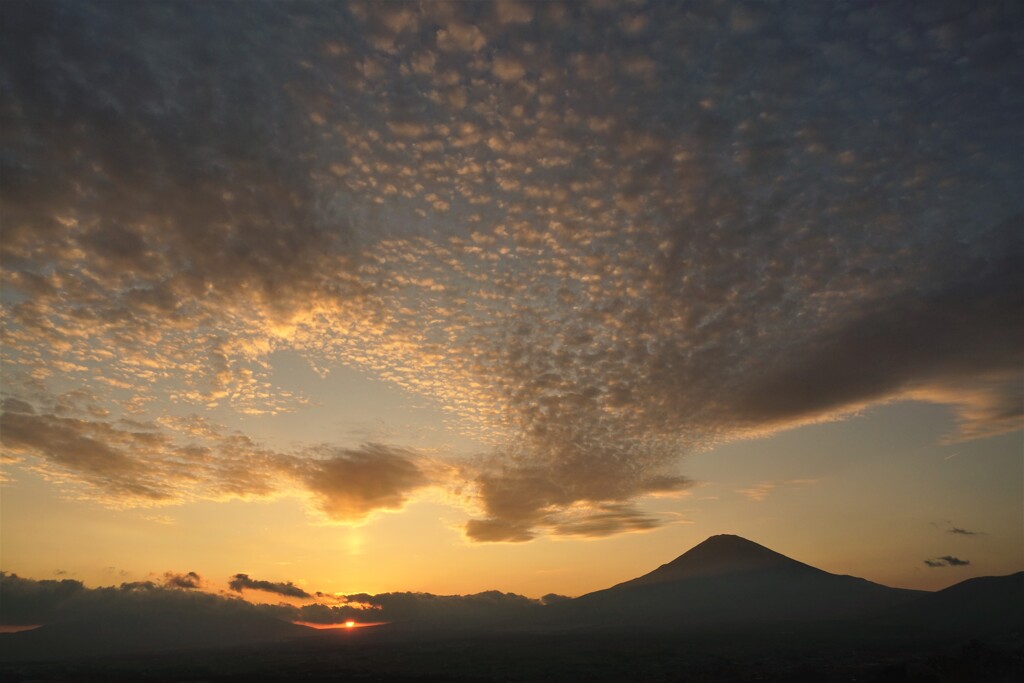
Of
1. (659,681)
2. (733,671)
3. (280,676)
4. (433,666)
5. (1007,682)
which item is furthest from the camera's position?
(433,666)

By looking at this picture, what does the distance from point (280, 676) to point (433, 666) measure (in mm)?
48210

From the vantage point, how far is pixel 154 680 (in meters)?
183

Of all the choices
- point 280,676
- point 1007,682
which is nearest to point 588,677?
point 1007,682

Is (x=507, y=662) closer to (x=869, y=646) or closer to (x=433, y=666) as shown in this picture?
(x=433, y=666)

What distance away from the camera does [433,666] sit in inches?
7411

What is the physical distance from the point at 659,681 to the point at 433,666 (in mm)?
97301

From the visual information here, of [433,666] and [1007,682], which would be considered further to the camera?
[433,666]

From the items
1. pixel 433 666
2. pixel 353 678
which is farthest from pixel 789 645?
pixel 353 678

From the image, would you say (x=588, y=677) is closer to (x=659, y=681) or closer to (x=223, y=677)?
(x=659, y=681)

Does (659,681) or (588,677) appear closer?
(659,681)

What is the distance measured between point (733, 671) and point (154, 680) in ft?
590

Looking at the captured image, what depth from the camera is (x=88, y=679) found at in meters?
200

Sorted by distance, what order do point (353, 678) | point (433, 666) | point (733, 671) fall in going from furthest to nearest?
point (433, 666), point (353, 678), point (733, 671)

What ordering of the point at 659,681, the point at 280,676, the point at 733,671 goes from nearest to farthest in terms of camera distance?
1. the point at 659,681
2. the point at 733,671
3. the point at 280,676
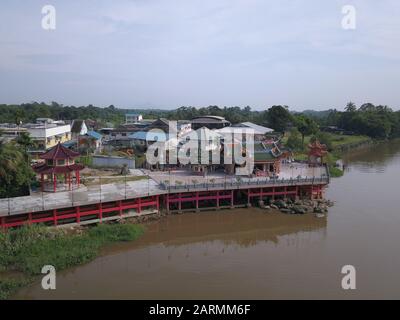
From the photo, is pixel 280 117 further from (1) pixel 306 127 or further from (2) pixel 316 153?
(2) pixel 316 153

····················

Work to do:
Return the data verbatim, beginning with the line that contains "Looking at the" and continuing through the final line of the data, both included. Omit the pictures from your answer.

Answer for this exercise:
Looking at the captured image, what depth from the camera is (x=88, y=679) found at in meters?
200

Sorted by distance, what order do point (353, 678) | point (433, 666) | point (733, 671) fall in going from furthest to nearest?
point (433, 666), point (353, 678), point (733, 671)

What ordering of the point at 659,681, the point at 280,676, the point at 733,671 goes from nearest to farthest in terms of camera distance?
1. the point at 659,681
2. the point at 733,671
3. the point at 280,676
From the photo, is pixel 280 117 further from (1) pixel 306 127 or further from (2) pixel 316 153?
(2) pixel 316 153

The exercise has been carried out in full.